IT’S BEEN a tough four weeks of outdoor challenges and community projects for dozens of teenagers in Oxfordshire, but now all their efforts are coming to fruition.

Seventy-five youngsters, enrolled on the Government’s National Citizen Service (NCS), put on a range of events in the county last week – from fundraising car washes to a Mad Hatter’s tea party – in aid of charity and to bring local communities closer together.

On Saturday, September 7, they will receive a certificate signed by Prime Minister and Witney MP David Cameron at a ceremony at Oxford Brookes University to celebrate their work.

It is the first time 16- and 17-year-olds in Oxfordshire have been able to join the national service following pilot schemes in 2011 and 2012.

The service was started locally by Headington voluntary youth charity, Oxfordshire Association for Young People (OAYP) and Oxfordshire County Council.

Paul Lawrence, chief executive of OAYP, said: “The programme has been tremendously successful.
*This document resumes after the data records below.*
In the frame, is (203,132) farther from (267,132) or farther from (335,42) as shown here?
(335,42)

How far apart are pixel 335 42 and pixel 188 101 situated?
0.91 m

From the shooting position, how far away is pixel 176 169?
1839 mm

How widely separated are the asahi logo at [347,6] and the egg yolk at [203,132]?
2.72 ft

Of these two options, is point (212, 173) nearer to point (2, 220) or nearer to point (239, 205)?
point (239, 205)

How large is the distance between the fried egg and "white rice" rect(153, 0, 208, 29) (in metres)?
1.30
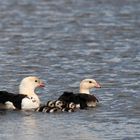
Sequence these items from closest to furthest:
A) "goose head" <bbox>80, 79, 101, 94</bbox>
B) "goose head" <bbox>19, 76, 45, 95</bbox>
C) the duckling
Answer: the duckling → "goose head" <bbox>19, 76, 45, 95</bbox> → "goose head" <bbox>80, 79, 101, 94</bbox>

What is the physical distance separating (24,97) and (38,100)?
0.30 m

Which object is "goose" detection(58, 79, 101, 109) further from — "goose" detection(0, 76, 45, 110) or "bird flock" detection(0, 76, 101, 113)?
"goose" detection(0, 76, 45, 110)

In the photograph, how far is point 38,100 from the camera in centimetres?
1688

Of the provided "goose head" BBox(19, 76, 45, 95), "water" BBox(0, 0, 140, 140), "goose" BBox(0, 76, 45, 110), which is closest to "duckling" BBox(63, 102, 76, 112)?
"water" BBox(0, 0, 140, 140)

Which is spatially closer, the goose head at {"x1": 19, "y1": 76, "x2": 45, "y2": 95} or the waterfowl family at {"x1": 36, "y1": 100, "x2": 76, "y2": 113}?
the waterfowl family at {"x1": 36, "y1": 100, "x2": 76, "y2": 113}

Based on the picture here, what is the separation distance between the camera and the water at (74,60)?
48.8 ft

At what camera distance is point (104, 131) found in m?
14.5

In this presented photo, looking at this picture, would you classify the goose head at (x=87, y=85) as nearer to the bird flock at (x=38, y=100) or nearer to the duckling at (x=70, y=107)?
the bird flock at (x=38, y=100)

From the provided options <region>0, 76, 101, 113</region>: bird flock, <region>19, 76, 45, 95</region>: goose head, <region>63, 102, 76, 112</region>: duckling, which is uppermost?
<region>19, 76, 45, 95</region>: goose head

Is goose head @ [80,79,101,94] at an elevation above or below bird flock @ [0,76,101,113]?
above

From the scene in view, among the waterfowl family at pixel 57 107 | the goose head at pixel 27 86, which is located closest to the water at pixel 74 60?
the waterfowl family at pixel 57 107

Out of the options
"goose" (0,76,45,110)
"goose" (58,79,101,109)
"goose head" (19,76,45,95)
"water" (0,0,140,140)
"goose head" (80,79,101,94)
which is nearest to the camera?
"water" (0,0,140,140)

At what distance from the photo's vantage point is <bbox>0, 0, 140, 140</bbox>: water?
586 inches

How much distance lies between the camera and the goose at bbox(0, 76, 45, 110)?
16406 mm
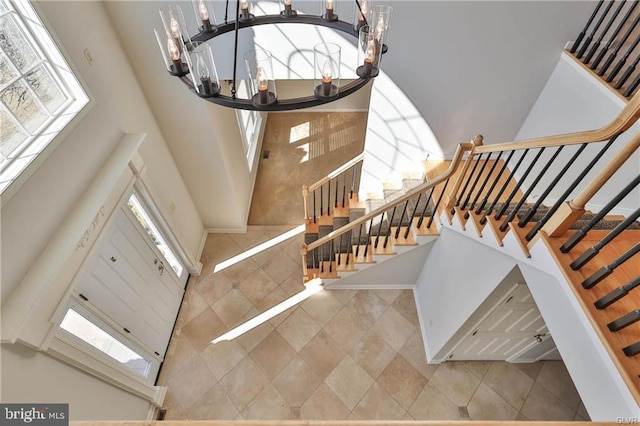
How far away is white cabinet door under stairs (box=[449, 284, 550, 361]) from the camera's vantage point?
2512mm

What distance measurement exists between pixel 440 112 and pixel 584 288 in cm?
248

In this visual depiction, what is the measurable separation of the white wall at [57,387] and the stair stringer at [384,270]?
2.34 metres

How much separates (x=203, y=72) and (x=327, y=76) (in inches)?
19.2

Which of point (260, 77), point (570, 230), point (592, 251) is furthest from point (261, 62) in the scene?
point (570, 230)

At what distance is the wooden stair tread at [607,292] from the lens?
1.37 m

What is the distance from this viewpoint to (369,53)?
1311mm

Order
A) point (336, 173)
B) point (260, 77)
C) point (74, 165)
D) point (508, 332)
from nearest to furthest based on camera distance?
1. point (260, 77)
2. point (74, 165)
3. point (508, 332)
4. point (336, 173)

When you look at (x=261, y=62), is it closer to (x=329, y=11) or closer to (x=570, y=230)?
(x=329, y=11)

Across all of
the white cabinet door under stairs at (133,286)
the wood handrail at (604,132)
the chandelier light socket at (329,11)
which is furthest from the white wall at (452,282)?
the white cabinet door under stairs at (133,286)

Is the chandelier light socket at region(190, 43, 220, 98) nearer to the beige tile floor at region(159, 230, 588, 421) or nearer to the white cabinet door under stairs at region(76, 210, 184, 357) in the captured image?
the white cabinet door under stairs at region(76, 210, 184, 357)

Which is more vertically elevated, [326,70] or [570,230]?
[326,70]

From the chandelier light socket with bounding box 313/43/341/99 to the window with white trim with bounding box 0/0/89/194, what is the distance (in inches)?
70.2

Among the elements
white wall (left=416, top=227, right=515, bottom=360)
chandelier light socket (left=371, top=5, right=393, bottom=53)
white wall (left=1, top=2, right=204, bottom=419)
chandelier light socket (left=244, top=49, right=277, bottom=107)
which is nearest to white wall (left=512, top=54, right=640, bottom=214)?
white wall (left=416, top=227, right=515, bottom=360)

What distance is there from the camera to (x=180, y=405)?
324 centimetres
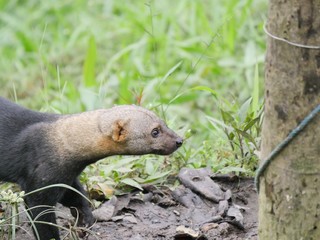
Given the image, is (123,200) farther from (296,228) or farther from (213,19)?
(213,19)

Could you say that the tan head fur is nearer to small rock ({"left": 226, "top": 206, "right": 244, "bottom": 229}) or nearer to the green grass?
small rock ({"left": 226, "top": 206, "right": 244, "bottom": 229})

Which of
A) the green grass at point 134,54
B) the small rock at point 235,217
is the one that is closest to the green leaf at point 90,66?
the green grass at point 134,54

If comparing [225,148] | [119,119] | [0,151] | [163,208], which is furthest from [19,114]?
[225,148]

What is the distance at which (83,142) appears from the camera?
4.79m

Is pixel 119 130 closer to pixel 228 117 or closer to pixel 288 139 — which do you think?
pixel 228 117

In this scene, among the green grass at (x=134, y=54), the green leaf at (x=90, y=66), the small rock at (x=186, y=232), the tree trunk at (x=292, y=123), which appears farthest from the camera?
the green leaf at (x=90, y=66)

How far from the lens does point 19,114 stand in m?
5.07

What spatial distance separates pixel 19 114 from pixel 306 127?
6.77 feet

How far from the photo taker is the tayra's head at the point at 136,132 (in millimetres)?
4777

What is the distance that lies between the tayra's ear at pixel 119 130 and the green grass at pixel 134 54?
1.22m

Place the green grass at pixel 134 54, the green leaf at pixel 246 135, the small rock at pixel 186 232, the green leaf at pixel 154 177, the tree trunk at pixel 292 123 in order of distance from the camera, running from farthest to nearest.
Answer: the green grass at pixel 134 54 < the green leaf at pixel 154 177 < the green leaf at pixel 246 135 < the small rock at pixel 186 232 < the tree trunk at pixel 292 123

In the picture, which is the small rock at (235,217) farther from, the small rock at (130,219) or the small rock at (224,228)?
the small rock at (130,219)

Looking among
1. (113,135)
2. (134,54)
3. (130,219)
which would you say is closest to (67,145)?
(113,135)

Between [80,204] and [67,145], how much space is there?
18.1 inches
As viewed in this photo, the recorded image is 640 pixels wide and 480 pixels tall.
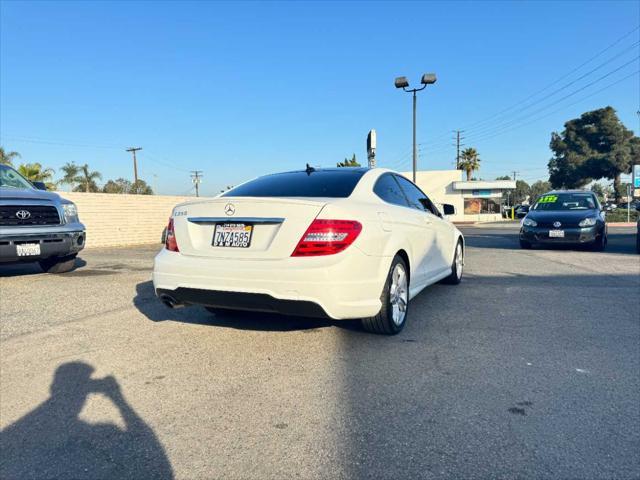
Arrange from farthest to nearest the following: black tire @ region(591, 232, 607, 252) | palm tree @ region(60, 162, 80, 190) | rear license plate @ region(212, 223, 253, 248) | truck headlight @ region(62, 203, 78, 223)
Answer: palm tree @ region(60, 162, 80, 190) → black tire @ region(591, 232, 607, 252) → truck headlight @ region(62, 203, 78, 223) → rear license plate @ region(212, 223, 253, 248)

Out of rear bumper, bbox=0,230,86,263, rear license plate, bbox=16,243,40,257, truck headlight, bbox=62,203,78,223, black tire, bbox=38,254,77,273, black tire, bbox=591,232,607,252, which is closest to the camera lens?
rear bumper, bbox=0,230,86,263

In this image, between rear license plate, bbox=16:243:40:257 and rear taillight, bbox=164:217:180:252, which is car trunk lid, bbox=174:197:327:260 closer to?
rear taillight, bbox=164:217:180:252

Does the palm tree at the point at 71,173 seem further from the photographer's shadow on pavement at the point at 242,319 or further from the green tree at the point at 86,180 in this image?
the photographer's shadow on pavement at the point at 242,319

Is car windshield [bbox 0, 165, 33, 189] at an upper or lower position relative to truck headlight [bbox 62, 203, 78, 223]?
upper

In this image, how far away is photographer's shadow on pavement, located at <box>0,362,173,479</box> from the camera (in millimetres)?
2068

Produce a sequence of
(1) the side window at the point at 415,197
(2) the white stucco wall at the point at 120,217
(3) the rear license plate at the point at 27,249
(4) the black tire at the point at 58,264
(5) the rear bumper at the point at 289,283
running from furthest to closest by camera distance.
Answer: (2) the white stucco wall at the point at 120,217, (4) the black tire at the point at 58,264, (3) the rear license plate at the point at 27,249, (1) the side window at the point at 415,197, (5) the rear bumper at the point at 289,283

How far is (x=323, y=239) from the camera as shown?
327 cm

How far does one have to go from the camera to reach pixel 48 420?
→ 2.56 m

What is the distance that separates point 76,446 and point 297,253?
5.66 ft

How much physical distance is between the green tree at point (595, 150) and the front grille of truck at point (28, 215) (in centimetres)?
6119

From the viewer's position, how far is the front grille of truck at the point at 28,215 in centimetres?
616

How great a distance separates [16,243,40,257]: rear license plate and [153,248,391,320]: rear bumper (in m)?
3.81

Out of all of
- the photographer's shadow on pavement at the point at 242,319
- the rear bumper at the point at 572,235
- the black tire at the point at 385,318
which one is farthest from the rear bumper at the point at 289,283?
the rear bumper at the point at 572,235

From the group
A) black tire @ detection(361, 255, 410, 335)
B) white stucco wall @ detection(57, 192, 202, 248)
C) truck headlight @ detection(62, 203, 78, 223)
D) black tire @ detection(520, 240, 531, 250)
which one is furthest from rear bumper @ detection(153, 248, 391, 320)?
white stucco wall @ detection(57, 192, 202, 248)
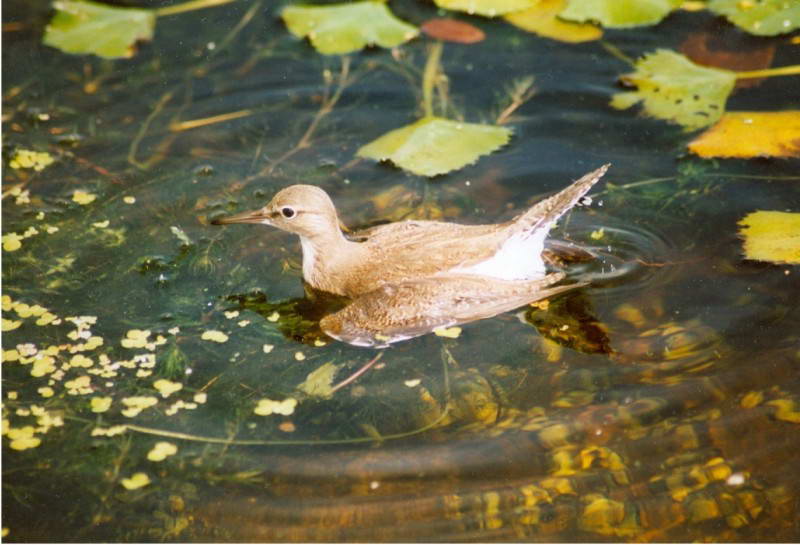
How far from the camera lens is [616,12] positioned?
29.8 feet

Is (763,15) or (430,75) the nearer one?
(430,75)

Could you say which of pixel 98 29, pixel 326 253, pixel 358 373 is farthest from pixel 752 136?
pixel 98 29

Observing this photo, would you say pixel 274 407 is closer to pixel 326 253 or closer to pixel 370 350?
pixel 370 350

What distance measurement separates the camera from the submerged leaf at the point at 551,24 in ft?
29.9

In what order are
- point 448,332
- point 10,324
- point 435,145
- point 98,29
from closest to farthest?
1. point 448,332
2. point 10,324
3. point 435,145
4. point 98,29

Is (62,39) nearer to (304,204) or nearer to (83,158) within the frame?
(83,158)

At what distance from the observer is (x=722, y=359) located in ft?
19.6

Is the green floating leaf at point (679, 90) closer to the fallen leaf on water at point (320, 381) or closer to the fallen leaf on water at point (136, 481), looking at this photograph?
the fallen leaf on water at point (320, 381)

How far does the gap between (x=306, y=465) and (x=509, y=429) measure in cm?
107

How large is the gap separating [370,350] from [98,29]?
4643mm

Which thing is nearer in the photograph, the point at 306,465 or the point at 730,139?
the point at 306,465

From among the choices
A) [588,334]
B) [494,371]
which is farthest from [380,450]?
[588,334]

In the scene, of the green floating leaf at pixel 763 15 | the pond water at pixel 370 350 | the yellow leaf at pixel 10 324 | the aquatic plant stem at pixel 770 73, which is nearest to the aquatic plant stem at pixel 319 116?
the pond water at pixel 370 350

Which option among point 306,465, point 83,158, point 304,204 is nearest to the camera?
point 306,465
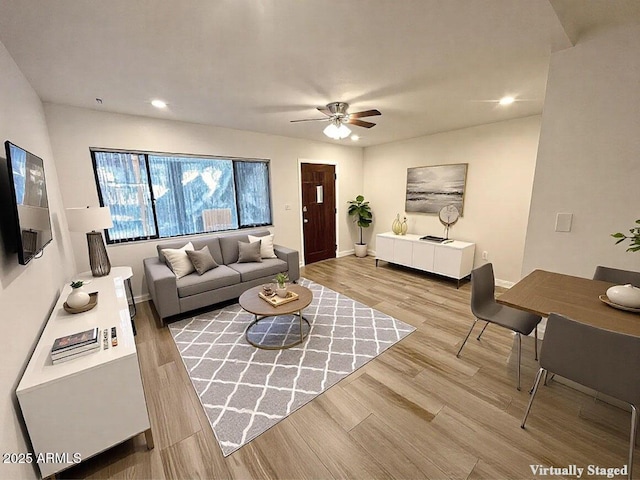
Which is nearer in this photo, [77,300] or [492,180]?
[77,300]

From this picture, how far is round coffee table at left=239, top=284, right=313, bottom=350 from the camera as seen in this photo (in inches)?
95.9

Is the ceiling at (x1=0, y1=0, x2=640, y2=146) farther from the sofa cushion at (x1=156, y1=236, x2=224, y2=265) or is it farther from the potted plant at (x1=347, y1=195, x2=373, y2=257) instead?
the potted plant at (x1=347, y1=195, x2=373, y2=257)

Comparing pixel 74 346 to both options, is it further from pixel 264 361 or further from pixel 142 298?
pixel 142 298

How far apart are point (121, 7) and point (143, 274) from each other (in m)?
3.07

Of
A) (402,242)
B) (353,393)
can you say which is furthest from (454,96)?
(353,393)

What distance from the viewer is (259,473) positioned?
4.55ft

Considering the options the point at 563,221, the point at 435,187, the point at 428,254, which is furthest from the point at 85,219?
the point at 435,187

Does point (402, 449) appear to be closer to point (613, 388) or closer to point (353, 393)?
point (353, 393)

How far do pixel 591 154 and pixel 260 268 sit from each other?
352 cm

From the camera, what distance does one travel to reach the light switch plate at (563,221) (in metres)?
2.09

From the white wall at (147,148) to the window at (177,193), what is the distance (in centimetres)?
12

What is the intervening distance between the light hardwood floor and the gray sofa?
645mm

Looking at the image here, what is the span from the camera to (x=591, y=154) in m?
1.95

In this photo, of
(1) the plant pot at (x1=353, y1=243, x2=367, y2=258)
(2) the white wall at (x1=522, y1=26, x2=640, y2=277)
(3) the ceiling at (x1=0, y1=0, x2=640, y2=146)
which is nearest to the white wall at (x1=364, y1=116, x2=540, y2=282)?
(3) the ceiling at (x1=0, y1=0, x2=640, y2=146)
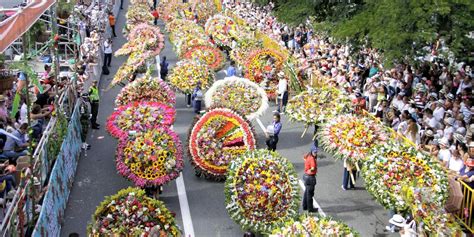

The level of commitment is amazing – especially when most [of the teenagers] have recently finished exams.”

The first week of the programme was at Avon Tyrrell, Hampshire, for outdoor team-building including high-ropes courses.

In the second week they camped at Youlbury Scout Activity Centre in Boars Hill, near Oxford.

Ollie Picot, 17, from Chearsley, near Thame, took part in the four-week scheme. He said: “The final week has probably been my favourite. It’s been really good fun meeting new people and I loved seeing all our plans for the Mad Hatter’s tea party come together.”

The tea party at Mad Hatter Bar, in Iffley Road, Oxford, raised £560 for Kamran’s children’s cancer ward at the John Radcliffe Hospital.